Thought of as a weed, research shows wild clary (wild sage) protects red blood cells
08/29/2018 // Ralph Flores // Views

Researchers from Algeria have set their eyes on wild clary, a plant that is native to Europe and northern Africa, to unlock its potential therapeutic effects.

The paper, published in the African Journal of Traditional, Complementary and Alternative Medicines, studied the protective effect of the plant on red blood cells, its role in preventing the increase of excess uric acid, as well as its antioxidant and antimicrobial properties.

The wild clary plant (Salvia verbenaca L.) is one of the most popular herbal treatments in Algerian traditional medicine. In particular, wounds are treated using the areal part of the plant – a method that is also used in other regions such as Morocco. Studies have shown that the salvia species contain phenols, compounds that contain multiple health benefits. These benefits include decreasing the likelihood of certain cancers and promoting healthy aging. Other bioactive compounds can also be found in wild clary like phenolic acids and flavonoids. Wild clary, in particular, contains caffeic acid, carnosic acid, kaempferol, oleanolic acid, rosmarinic acid, and ursolic acid. These function as antioxidants which help prevent or delay cell damage. (Related: Kindle passion, beat the blues and invigorate health with clary sage.)

For the study, the research team sought to assess the wild clary's potential to be an antioxidant, antihemolytic and antimicrobial agent, as well as its capacity to be an enzyme modulator.

Researchers used the areal part of the wild clary plant in order to create an aqueous extract for the study. The extract was then analyzed to understand its total phenol and flavonoid content. To check for its antihemolytic property, researchers extracted blood from mice to be used for testing. The samples were given 2,2,-azobis (2-amidinopropane) dihydrochloride (AAPH), a chemical that can cause red blood cell damage, but random blood samples were also injected with the wild clary extract. Samples were then incubated at 37 degrees Celsius (to replicate the temperature of a human body) for over four hours.

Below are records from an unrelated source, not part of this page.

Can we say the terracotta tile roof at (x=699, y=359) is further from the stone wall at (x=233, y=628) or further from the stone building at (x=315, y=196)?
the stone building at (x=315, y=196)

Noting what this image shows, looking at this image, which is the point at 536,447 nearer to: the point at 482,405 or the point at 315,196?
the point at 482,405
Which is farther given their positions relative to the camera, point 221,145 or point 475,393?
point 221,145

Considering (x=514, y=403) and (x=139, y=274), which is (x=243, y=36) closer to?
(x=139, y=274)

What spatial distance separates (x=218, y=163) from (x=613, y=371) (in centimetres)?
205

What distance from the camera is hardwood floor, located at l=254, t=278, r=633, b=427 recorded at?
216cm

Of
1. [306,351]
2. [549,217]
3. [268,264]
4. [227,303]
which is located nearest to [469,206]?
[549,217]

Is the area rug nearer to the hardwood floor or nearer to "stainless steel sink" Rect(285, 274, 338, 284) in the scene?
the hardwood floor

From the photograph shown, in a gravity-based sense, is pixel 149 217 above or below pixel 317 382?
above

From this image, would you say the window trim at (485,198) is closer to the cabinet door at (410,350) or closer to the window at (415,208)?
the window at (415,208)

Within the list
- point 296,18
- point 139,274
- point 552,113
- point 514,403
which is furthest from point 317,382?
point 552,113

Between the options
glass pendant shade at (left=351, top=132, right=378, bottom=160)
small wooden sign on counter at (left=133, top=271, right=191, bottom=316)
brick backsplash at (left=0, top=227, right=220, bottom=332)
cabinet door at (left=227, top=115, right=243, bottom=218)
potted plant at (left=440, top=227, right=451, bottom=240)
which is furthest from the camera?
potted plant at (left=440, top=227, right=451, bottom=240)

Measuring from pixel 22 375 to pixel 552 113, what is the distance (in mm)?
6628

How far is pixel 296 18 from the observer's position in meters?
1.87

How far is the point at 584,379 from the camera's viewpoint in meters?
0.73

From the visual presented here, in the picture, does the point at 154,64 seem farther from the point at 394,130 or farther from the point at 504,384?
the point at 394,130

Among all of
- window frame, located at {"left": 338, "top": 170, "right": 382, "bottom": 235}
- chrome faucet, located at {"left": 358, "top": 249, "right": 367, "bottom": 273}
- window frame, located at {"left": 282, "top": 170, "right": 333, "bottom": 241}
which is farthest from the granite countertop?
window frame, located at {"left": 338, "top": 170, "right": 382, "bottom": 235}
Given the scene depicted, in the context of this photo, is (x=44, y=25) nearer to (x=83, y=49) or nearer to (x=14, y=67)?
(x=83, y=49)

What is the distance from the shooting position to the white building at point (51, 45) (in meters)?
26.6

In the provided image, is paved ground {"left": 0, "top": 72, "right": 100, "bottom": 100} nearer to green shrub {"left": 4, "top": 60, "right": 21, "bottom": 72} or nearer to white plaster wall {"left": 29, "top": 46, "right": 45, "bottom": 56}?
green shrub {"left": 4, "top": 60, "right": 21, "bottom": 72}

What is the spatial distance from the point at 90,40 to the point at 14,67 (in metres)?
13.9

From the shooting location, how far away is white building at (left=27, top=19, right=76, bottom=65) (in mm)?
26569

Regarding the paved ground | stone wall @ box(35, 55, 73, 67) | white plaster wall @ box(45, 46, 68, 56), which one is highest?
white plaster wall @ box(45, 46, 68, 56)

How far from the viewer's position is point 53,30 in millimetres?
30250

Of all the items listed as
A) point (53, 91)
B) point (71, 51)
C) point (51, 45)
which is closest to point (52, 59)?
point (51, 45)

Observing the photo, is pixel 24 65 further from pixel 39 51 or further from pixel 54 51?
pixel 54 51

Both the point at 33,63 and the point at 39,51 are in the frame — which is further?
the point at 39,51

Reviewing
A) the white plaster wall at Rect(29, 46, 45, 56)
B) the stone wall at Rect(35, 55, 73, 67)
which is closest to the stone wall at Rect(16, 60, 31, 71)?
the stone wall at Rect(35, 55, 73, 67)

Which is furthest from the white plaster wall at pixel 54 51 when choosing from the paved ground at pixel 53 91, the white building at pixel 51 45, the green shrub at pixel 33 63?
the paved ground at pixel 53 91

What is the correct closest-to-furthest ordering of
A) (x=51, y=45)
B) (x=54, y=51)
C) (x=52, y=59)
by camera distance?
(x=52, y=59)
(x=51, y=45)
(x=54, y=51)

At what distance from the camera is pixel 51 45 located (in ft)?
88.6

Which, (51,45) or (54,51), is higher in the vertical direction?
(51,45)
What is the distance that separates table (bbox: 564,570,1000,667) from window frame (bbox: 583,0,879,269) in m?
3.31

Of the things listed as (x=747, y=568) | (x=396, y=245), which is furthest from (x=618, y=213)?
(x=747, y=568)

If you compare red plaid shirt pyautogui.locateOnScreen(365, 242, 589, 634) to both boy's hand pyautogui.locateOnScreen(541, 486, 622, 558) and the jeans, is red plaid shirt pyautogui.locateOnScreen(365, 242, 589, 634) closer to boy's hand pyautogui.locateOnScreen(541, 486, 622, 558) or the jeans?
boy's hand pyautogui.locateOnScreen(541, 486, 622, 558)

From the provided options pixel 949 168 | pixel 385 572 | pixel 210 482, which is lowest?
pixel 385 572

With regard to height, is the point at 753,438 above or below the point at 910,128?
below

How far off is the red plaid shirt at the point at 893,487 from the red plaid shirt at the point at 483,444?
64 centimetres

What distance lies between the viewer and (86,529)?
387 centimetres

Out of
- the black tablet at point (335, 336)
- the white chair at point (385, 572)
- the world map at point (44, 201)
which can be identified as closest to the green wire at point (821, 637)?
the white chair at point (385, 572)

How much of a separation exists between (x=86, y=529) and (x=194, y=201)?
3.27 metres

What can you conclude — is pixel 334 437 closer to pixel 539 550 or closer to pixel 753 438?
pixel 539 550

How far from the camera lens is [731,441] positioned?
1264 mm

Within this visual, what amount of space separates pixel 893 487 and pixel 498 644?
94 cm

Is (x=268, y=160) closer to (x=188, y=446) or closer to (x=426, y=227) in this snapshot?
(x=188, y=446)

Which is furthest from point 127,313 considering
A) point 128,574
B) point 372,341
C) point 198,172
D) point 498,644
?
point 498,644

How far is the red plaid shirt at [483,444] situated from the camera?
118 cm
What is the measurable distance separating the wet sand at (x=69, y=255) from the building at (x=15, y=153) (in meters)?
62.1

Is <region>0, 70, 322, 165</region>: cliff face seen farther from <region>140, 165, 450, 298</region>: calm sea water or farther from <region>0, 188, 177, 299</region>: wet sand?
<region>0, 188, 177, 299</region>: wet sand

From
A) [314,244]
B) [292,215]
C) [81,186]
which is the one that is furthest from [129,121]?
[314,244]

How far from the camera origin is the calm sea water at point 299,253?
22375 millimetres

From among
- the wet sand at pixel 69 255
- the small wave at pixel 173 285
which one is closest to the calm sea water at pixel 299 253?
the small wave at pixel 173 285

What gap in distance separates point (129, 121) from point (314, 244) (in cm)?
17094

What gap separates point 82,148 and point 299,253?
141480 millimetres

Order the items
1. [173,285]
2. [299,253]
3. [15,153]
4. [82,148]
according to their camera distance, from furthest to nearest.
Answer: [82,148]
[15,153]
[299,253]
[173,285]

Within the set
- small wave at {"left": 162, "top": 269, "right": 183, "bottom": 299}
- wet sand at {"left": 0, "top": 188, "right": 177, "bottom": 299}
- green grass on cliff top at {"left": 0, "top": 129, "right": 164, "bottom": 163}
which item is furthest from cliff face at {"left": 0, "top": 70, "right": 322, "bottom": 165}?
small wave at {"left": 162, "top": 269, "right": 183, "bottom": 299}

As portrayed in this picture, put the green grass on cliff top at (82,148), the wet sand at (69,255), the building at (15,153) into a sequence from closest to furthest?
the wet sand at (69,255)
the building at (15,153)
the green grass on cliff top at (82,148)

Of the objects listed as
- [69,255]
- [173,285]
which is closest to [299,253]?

Aside from this, the wild clary extracts were tested if they were able to inhibit xanthene oxidation, which is a key process in the production of uric acid. While uric acid naturally occurs after digestion, a high uric acid level in the body causes it to crystallize at the joints, prompting a painful condition called gout. Moreover, the extract was also tested for its antioxidant and antifungal properties. To determine its antibacterial capacity, the extract was tested against harmful bacteria such as Escherichia coli, Staphylococcus aureus, and Salmonella typhi, among others.

The study found wild clary has potential pharmacological properties. To note, the researchers wrote: "The present study is a report demonstrating that the extract from S. verbenaca areal part and its four different solvent sub-fractions have antihemolytic, antioxidant and antibacterial activities." They suggested that this is because of the presence of bioactive components with strong antioxidant properties such as phenolics, flavonoids, and tannins. This also could be the reason for wild clary's ability to prevent red blood cell damage and cell destruction from free radicals. Moreover, results showed the wild clary extract was able to ward off pathogenic bacteria strains such as E. coliS. aureus, and S. typhi.

The wild clary extract was also found to inhibit uric acid production depending on the dosage. The study identified this phenomenon to be caused by phenolic compounds that are available in plant extracts that bind itself to xanthine. Researchers posited that this could be further studied in order to provide alternative medicine to synthesized inhibitors that have serious side effects.

The study, titled Investigation of antihemolytic, xanthine oxidase inhibition, antioxidant and antimicrobial properties of Salvia verbenaca L. aerial part extracts, was published by researchers from the University of Setif in Algeria.